Anak-anak muda keluar dari minimarket dan menyenggol si lelaki itu. Beberapa dari mereka hendak menyumpahinya karena menghalangi jalan, tetapi mengurungkan niatnya dan pergi dengan menundukkan kepala.
“Aku? Hanya seorang akuntan biasa,” jawab si lelaki itu sambil disenggol orang lain yang keluar dari minimarket.
“Akuntan? Apakah kamu tidak takut dengan masa depanmu?”
“Mengapa harus takut?”
“Aku dengar mereka sedang menciptakan robot yang bisa menghitung untuk mengganti para akuntan. Dengan begitu, bukankah nyawamu terancam, tuan?”
“Oh,” katanya, “berarti saatnya aku mengganti profesi.”
“Apa yang bisa kamu lakukan selain menjadi seorang akuntan?”
“Kamu sendiri apakah tidak takut?” tanya si lelaki tanpa menghiraukan pertanyaan sebelumnya dari si perempuan.
“Aku? Tidak. Aku tidak takut sama sekali. Mungkin robot bisa menjadi lebih pintar dari manusia dalam beberapa hal. Tapi tidak dengan seni. Mereka bisa mengganti pekerjaan-pekerjaan kasar, menghitung, bahkan menjadi atlet sekalipun, tapi mereka tidak akan pernah memiliki jiwa estetik di dalam diri mereka. Dan mereka tidak punya kehendak bebas. Mereka terikat oleh perintah manusia dan tidak lebih daripada budak. Sedangkan aku, tidak punya majikan,” jawab perempuan itu dengan kepala tegap sambil menghisap rokok.
Si lelaki mulai berpikir bahwa perempuan itu sekilas memang ramah, tetapi ketika disinggung mengenai bidang yang dia ketahui sedikit saja, kesombongannya langsung mencuat. Sama seperti orang-orang lain pada umumnya.
“Jadi menurutmu, apakah manusia merupakan makhluk yang bebas dan tidak terikat?” tanya lelaki itu.
“Ya, tentu saja!” jawab perempuan itu dengan semangat. “Kita tidak butuh perintah untuk menjalankan sesuatu. Kita bisa belajar apapun yang kita mau dan bekerja sesuai kemauan kita.
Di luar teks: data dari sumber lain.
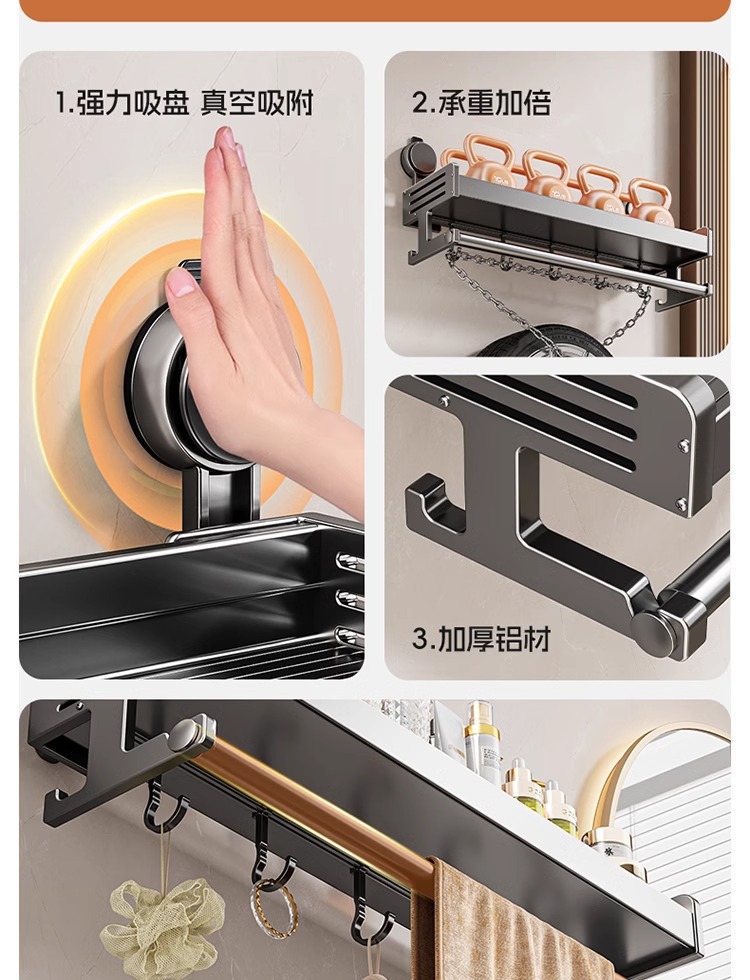 1.强力吸盘 真空吸附

2.承重加倍

3.加厚铝材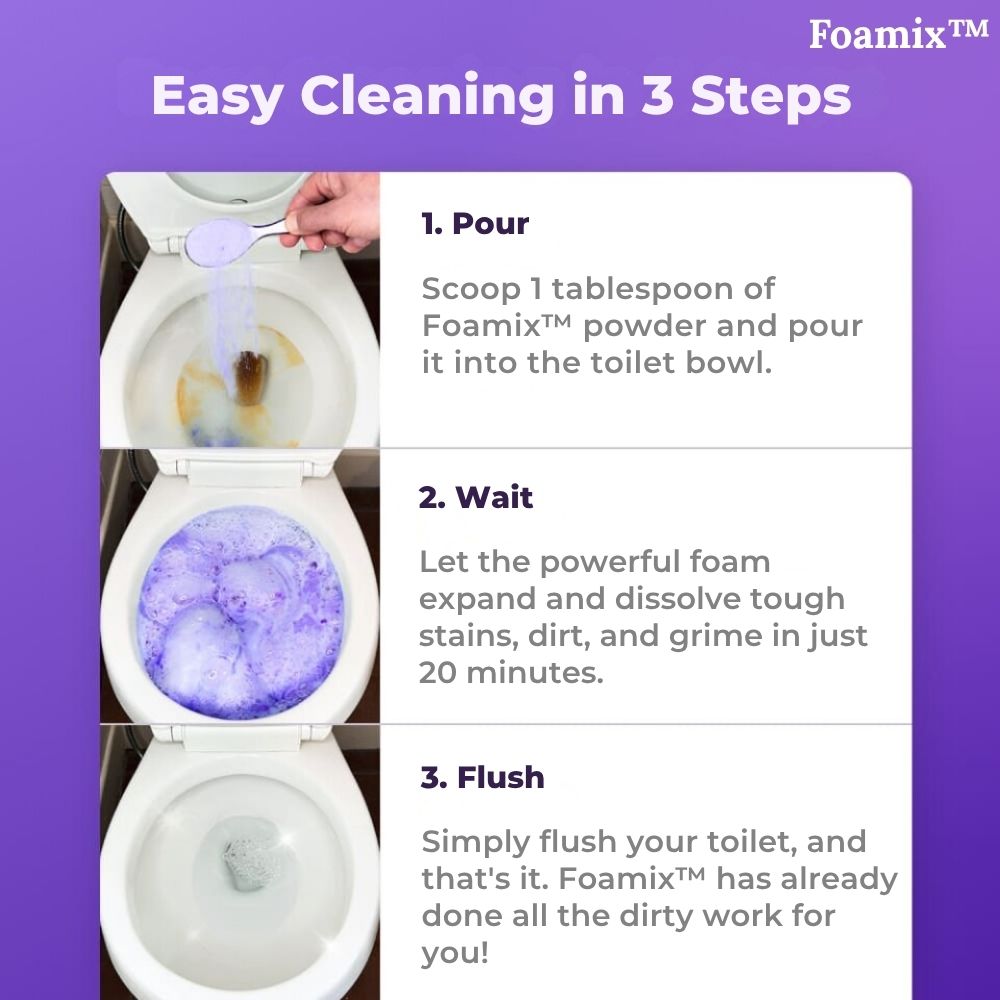 Foamix™

Easy Cleaning in 3 Steps

1. Pour

Scoop 1 tablespoon of Foamix™ powder and pour it into the toilet bowl.

2. Wait

Let the powerful foam expand and dissolve tough stains, dirt, and grime in just 20 minutes.

3. Flush

Simply flush your toilet, and that's it. Foamix™ has already done all the dirty work for you!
Namun tidak semua orang sadar akan hal ini dan memilih untuk menghabiskan waktu untuk sesuatu yang tidak penting.”
“Jawabanmu itu tidak sama dengan pemikiranku,” tanggap lelaki itu dengan santai sambil menghisap cerutunya.
“Lantas bagaimana denganmu?”
“Manusia, tidak punya kehendak bebas. Kamu, aku dan semua orang di dunia ini bebas bermimpi dan berencana. Mempunyai pendidikan yang baik, bekerja, menikah, punya anak, lalu mati. Namun jika tiba-tiba kematian datang di waktu yang tidak terduga, semua mimpi dan rencana itu sirna. Kamu sudah mengerti kan sekarang? Manusia itu tidak pernah bebas. Manusia terikat oleh waktu.”